----- COLLECTED MATERIAL

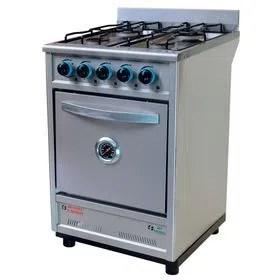 Cocina Industrial Fravega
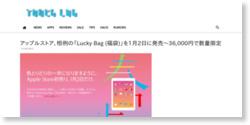 アップルストア、恒例の「Lucky Bag (福袋)」を1月2日に発売〜36,000円で数量限定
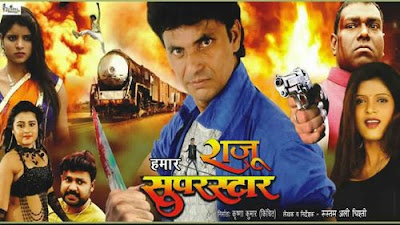Hamar Raju Super Star Bhojpuri Movie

----------

> _YOUR OBJECTIVE_
Every line above should be copied exactly; do not carry over the pictures.

> _RESULT OF THE TASK_
 Cocina Industrial Fravega
 アップルストア、恒例の「Lucky Bag (福袋)」を1月2日に発売〜36,000円で数量限定
Hamar Raju Super Star Bhojpuri Movie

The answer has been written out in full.